WHAT YOU SHOULD DO
Below are the records; retype each one exactly.

··· INFORMATION SUPPLIED

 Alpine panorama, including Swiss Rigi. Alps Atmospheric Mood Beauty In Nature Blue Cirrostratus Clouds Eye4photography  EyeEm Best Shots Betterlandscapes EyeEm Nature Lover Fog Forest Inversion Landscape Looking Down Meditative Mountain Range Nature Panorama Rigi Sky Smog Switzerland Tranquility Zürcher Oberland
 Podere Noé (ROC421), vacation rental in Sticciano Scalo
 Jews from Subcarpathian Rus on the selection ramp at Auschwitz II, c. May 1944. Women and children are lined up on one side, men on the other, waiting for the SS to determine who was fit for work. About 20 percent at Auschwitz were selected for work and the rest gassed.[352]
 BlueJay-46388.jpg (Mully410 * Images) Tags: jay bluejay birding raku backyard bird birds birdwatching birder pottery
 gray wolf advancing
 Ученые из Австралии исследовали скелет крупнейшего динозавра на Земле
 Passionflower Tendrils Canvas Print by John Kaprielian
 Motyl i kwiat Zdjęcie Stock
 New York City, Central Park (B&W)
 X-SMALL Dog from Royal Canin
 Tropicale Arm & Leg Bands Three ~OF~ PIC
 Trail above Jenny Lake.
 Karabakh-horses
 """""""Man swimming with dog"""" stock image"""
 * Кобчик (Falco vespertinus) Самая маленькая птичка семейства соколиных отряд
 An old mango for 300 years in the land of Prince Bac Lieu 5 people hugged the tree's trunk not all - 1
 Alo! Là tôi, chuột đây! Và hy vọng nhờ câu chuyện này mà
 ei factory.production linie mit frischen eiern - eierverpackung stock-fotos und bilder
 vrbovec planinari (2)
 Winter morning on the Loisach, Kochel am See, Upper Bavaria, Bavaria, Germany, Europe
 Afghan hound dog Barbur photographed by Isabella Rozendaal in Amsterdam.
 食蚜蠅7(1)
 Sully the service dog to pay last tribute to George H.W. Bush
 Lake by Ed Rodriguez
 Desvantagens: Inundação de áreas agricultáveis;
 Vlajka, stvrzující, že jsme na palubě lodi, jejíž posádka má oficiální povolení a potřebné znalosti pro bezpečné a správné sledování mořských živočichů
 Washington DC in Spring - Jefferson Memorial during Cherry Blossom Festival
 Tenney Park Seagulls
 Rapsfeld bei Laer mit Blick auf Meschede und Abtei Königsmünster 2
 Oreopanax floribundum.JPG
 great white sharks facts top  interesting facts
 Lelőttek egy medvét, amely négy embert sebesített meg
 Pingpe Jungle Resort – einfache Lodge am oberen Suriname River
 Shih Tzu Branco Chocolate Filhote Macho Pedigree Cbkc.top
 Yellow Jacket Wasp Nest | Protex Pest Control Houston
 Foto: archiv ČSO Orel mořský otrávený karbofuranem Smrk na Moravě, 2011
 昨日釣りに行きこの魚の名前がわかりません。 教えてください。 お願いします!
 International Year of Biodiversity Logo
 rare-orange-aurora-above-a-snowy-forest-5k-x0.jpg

······

WRITTEN RESPONSE
 Alpine panorama, including Swiss Rigi. Alps Atmospheric Mood Beauty In Nature Blue Cirrostratus Clouds Eye4photography  EyeEm Best Shots Betterlandscapes EyeEm Nature Lover Fog Forest Inversion Landscape Looking Down Meditative Mountain Range Nature Panorama Rigi Sky Smog Switzerland Tranquility Zürcher Oberland
 Podere Noé (ROC421), vacation rental in Sticciano Scalo
 Jews from Subcarpathian Rus on the selection ramp at Auschwitz II, c. May 1944. Women and children are lined up on one side, men on the other, waiting for the SS to determine who was fit for work. About 20 percent at Auschwitz were selected for work and the rest gassed.[352]
 BlueJay-46388.jpg (Mully410 * Images) Tags: jay bluejay birding raku backyard bird birds birdwatching birder pottery
 gray wolf advancing
 Ученые из Австралии исследовали скелет крупнейшего динозавра на Земле
 Passionflower Tendrils Canvas Print by John Kaprielian
 Motyl i kwiat Zdjęcie Stock
 New York City, Central Park (B&W)
 X-SMALL Dog from Royal Canin
 Tropicale Arm & Leg Bands Three ~OF~ PIC
 Trail above Jenny Lake.
 Karabakh-horses
 """""""Man swimming with dog"""" stock image"""
 * Кобчик (Falco vespertinus) Самая маленькая птичка семейства соколиных отряд
 An old mango for 300 years in the land of Prince Bac Lieu 5 people hugged the tree's trunk not all - 1
 Alo! Là tôi, chuột đây! Và hy vọng nhờ câu chuyện này mà
 ei factory.production linie mit frischen eiern - eierverpackung stock-fotos und bilder
 vrbovec planinari (2)
 Winter morning on the Loisach, Kochel am See, Upper Bavaria, Bavaria, Germany, Europe
 Afghan hound dog Barbur photographed by Isabella Rozendaal in Amsterdam.
 食蚜蠅7(1)
 Sully the service dog to pay last tribute to George H.W. Bush
 Lake by Ed Rodriguez
 Desvantagens: Inundação de áreas agricultáveis;
 Vlajka, stvrzující, že jsme na palubě lodi, jejíž posádka má oficiální povolení a potřebné znalosti pro bezpečné a správné sledování mořských živočichů
 Washington DC in Spring - Jefferson Memorial during Cherry Blossom Festival
 Tenney Park Seagulls
 Rapsfeld bei Laer mit Blick auf Meschede und Abtei Königsmünster 2
 Oreopanax floribundum.JPG
 great white sharks facts top  interesting facts
 Lelőttek egy medvét, amely négy embert sebesített meg
 Pingpe Jungle Resort – einfache Lodge am oberen Suriname River
 Shih Tzu Branco Chocolate Filhote Macho Pedigree Cbkc.top
 Yellow Jacket Wasp Nest | Protex Pest Control Houston
 Foto: archiv ČSO Orel mořský otrávený karbofuranem Smrk na Moravě, 2011
 昨日釣りに行きこの魚の名前がわかりません。 教えてください。 お願いします!
 International Year of Biodiversity Logo
 rare-orange-aurora-above-a-snowy-forest-5k-x0.jpg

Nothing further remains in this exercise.